- Required task 1 -
Duplicate the records from their first line down through the line containing "It is uninfected.", including both of those lines.

- Source extract -
<<<<
We have also said when the trial court apparently exercises that power for those reasons, although it may involve conflicting testimony, 'appellate tribunals should be show to interefere.' Woodbury Company v. Dougherty & Bryant Company, 161 Iowa 571, 573, 143 N.W. 416, 417. In Maynard v. Des Moines, 159 Iowa 126, 128, 140 N.W. 208, we said: 'But a trial judge has a distinct function to perform, with respect to such matters (granting new trials in the interest of justice), which we feel is not exercised as freely and as often as it should be. Such court is something more than a mere moderator presiding over a contest in which it has no concern. On the contrary, it has a distinct function to perform, and, whenever it is convinced that justice has not been done under the law and the facts, it is its duty to set aside the verdict and grant a new trial. * * * As an appellate court we have a somewhat different function to perform, * * * and we should not interfere with the final order of the trial judge, except in cases where it appears that such judge has abused his discretion and acted in such an arbitrary and capricious manner that, instead of effectuating justice, he has in fact thwarted it.'

Many other cases holding to a like effect may be cited, including the recent cases of Larew v. Iowa State Highway Comm., 254 Iowa 1089, 1094, 120 N.W.2d 462, 464; Coleman v. Brower Construction Co., 254 Iowa 724, 730, 119 N.W.2d 256, 260; Comer v. Burns, 255 Iowa 251, 259, 122 N.W.2d 305, 310, and citations in them.
>>>>
- Required task 2 -
In the court opinion excerpt, what does the quotation from Maynard v. Des Moines say a trial court is something more than?

Dataset excerpt
<<<<
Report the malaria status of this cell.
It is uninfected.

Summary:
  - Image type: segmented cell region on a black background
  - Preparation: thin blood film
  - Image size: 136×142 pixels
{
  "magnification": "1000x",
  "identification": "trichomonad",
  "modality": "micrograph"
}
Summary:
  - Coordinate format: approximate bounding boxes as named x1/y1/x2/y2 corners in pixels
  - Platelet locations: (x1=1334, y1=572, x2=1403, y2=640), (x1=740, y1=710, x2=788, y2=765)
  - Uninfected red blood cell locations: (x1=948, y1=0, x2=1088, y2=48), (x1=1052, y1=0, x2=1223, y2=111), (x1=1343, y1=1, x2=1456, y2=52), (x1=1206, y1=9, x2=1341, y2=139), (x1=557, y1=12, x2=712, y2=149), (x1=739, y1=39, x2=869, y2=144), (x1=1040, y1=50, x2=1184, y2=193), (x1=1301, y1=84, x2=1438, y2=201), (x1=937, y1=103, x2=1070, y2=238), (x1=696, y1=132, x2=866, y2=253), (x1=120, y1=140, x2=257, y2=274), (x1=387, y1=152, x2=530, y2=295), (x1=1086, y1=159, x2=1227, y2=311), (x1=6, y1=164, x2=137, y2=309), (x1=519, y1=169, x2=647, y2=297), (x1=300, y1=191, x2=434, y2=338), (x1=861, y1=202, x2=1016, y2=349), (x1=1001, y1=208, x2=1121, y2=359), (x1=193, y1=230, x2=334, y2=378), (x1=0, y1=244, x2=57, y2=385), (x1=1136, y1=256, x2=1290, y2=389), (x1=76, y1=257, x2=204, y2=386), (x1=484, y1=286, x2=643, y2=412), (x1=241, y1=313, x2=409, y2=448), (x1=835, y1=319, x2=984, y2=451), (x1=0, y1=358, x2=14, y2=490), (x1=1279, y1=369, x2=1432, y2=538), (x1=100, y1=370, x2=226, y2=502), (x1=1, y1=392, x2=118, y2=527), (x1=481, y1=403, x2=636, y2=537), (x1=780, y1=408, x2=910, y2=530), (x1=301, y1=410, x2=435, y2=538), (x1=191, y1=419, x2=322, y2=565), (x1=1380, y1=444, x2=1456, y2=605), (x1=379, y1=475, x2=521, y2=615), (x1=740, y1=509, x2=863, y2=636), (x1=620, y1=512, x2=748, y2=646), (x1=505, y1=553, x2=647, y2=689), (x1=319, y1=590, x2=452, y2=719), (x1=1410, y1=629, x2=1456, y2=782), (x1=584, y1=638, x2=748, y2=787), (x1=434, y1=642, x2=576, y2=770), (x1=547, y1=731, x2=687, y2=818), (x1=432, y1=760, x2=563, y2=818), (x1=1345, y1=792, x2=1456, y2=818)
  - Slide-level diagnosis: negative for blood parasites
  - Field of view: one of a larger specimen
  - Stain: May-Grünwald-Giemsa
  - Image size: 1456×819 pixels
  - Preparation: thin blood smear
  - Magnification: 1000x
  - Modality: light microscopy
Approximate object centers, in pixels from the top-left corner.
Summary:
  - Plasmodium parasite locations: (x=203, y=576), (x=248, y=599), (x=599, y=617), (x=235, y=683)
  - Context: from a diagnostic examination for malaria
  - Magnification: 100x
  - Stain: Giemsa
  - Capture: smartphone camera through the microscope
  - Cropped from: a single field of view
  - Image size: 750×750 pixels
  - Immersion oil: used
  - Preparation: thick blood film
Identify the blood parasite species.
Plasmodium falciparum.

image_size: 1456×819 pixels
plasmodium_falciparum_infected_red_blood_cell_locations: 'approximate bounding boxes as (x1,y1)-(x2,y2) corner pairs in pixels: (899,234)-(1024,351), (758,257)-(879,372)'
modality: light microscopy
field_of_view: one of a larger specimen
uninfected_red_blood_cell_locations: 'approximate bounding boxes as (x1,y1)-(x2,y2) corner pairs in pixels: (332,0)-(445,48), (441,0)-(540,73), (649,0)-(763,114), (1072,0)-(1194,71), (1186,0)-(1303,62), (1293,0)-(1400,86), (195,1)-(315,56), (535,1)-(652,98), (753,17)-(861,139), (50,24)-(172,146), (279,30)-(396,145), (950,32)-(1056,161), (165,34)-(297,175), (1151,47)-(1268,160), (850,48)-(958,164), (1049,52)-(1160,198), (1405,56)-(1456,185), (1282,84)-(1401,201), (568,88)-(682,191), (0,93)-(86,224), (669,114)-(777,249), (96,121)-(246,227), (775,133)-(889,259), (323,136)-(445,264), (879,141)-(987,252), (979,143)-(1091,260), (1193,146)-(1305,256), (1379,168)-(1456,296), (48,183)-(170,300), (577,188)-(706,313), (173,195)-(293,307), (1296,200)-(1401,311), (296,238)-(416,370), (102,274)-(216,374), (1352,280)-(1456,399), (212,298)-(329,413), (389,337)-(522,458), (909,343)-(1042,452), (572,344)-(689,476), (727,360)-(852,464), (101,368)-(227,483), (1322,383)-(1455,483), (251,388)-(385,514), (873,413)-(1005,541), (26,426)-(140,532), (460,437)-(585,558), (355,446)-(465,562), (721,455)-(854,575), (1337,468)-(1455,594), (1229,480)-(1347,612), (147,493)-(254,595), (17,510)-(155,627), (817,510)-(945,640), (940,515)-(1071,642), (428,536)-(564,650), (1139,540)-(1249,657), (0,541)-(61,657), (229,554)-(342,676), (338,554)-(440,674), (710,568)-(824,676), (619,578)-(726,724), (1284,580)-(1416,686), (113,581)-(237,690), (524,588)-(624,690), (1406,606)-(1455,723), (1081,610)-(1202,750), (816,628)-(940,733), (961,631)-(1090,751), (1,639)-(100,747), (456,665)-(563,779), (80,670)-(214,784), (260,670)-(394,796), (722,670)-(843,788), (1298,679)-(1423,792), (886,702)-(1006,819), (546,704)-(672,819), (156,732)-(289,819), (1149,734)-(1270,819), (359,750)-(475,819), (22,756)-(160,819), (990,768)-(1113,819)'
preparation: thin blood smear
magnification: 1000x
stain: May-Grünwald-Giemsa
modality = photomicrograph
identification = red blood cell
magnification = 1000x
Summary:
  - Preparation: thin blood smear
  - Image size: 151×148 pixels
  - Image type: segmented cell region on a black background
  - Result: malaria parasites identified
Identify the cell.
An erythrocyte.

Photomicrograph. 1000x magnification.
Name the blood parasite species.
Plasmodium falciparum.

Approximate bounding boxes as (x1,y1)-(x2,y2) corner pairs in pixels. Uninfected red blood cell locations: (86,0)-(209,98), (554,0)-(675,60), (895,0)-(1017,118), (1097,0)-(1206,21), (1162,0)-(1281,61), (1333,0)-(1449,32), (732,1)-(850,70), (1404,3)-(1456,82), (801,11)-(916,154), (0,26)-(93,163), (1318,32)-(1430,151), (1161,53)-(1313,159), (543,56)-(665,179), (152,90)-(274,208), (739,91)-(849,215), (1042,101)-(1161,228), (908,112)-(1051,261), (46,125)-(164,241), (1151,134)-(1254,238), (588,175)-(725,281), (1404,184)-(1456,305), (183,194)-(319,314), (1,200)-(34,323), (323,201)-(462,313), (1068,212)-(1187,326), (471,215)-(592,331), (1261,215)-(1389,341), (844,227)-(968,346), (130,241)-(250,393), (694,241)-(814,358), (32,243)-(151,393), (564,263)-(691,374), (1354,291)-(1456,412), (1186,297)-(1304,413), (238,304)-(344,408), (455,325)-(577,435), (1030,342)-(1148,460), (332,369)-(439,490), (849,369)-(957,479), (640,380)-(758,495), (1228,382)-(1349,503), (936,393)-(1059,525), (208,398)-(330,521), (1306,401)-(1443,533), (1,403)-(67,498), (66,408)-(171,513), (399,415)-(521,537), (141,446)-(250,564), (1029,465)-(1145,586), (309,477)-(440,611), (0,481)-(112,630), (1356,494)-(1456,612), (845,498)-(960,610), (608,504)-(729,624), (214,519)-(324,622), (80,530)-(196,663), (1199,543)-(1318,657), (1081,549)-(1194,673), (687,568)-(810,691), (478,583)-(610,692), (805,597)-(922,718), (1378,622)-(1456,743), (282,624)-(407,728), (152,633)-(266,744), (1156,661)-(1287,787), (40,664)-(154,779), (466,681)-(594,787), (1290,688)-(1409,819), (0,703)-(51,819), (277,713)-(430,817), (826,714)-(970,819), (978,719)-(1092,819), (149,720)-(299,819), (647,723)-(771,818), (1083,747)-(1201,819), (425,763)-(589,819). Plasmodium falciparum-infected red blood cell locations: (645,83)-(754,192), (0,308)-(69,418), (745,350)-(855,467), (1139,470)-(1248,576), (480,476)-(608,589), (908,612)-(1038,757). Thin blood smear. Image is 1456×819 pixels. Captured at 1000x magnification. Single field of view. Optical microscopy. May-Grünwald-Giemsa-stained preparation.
>>>>
- Final answer 1 -
Report the malaria status of this cell.
It is uninfected.

- Final answer 2 -
A mere moderator presiding over a contest in which it has no concern.